Scotti’s team suspended titanium dioxide in water and froze it in zero gravity. By changing the mix of water and suspension on the fly, they produced multiple samples. The goal was to compare materials made with standard manufacturing techniques against those made in the absence of gravity to see if that made a difference. It did.

“Just learning that it’s better in microgravity doesn’t help us, because it’s not like we can make these materials in microgravity all the time,” says Scotti. “We’re doing this to the process on Earth to get better results by understanding the role of gravity.”

The data gathered from multiple parabolic flights dramatically improved the technology readiness level (TRL) of the freeze casting experiments. TRL is NASA’s measurement system to assess the maturity level of a particular technology. Each proposed project is evaluated and assigned a rating.

An experiment’s technology readiness level (TRL) determines suitability for various types of flight environments, including suborbital flights through NASA’s Flight Opportunities program. (Credit: NASA)

Scotti credits the Flight Opportunities program with making it possible for her team to meet the microgravity justification requirements to qualify for further testing in space using small satellites known as CubeSats.

“The CubeSat mission allows us to run a lot of experiments over and over and over again. We’re getting temperature data and image data, which is going to tell us a lot about the solidification process,” she says. Her team is also preparing experiments that will be sent to the Space Station.
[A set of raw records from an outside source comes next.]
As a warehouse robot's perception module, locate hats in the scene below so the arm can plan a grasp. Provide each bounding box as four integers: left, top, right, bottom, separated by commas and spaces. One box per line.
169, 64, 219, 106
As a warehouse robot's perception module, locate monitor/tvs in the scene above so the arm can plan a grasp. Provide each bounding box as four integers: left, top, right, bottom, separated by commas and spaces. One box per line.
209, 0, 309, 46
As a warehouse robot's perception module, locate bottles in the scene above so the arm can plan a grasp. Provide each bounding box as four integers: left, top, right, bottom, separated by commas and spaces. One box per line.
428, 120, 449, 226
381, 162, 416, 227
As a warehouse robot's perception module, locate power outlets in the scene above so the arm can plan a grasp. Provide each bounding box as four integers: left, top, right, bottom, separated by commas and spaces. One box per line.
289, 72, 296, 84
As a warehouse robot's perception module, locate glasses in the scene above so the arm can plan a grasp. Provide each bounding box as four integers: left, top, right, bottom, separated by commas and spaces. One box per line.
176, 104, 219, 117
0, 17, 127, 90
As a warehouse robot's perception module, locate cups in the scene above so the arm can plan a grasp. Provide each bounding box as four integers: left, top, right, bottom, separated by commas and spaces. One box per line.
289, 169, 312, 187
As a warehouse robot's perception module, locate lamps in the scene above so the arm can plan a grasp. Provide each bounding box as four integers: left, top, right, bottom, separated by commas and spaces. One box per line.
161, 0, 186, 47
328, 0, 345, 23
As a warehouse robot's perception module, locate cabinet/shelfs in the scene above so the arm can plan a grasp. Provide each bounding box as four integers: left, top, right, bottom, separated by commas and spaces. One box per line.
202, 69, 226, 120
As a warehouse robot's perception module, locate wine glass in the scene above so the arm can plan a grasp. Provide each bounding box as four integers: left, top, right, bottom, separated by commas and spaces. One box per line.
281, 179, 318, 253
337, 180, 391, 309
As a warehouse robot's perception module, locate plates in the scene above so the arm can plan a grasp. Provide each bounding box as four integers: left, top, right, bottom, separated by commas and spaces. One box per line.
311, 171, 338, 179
Getting back six or seven space-manufactured samples to examine in the lab will contribute to the team’s knowledge and analysis.

Researchers Robert Ferl and Anna-Lisa Paul (see Insight) at the University of Florida in Gainesville have already had zero-gravity research samples sent back to them from the Space Station. Ferl, a professor focused on space biology, says collaborating with NASA on parabolic flights has expanded the research portfolio of the university’s Space Plants Lab team.

“As biologists, we fundamentally seek an understanding of what happens to biology as it leaves Earth’s surface,” he says. “How does biology respond to spaceflight environments? Therefore, we saw and continue to see Flight Opportunities as a mechanism to develop science capacity to answer that question.”

As a result, Ferl and Paul have expanded the scope of their research to include experiments during the transition from 1 g to weightlessness. Over time, their team has conducted experiments on 14 parabolic flights and a suborbital flight (on an Antarctic high-altitude balloon) and sent 10 orbital experiments to the Space Station.

Pictures from the university’s parabolic flights show just how fun they can be, including counting the number of parabolas flown. Ferl is up to 1,800. But their results, and those of other research teams, mean the Flight Operations program is accomplishing the serious business of advancing the operational readiness of innovative space technologies for lunar exploration and beyond. Some of the notable results from the 100 payloads tested across various platforms include space manufacturing with 3D printing; highly adhesive, gecko-like grippers to help with handling objects in space; and improvements in computing to withstand the radiation of space.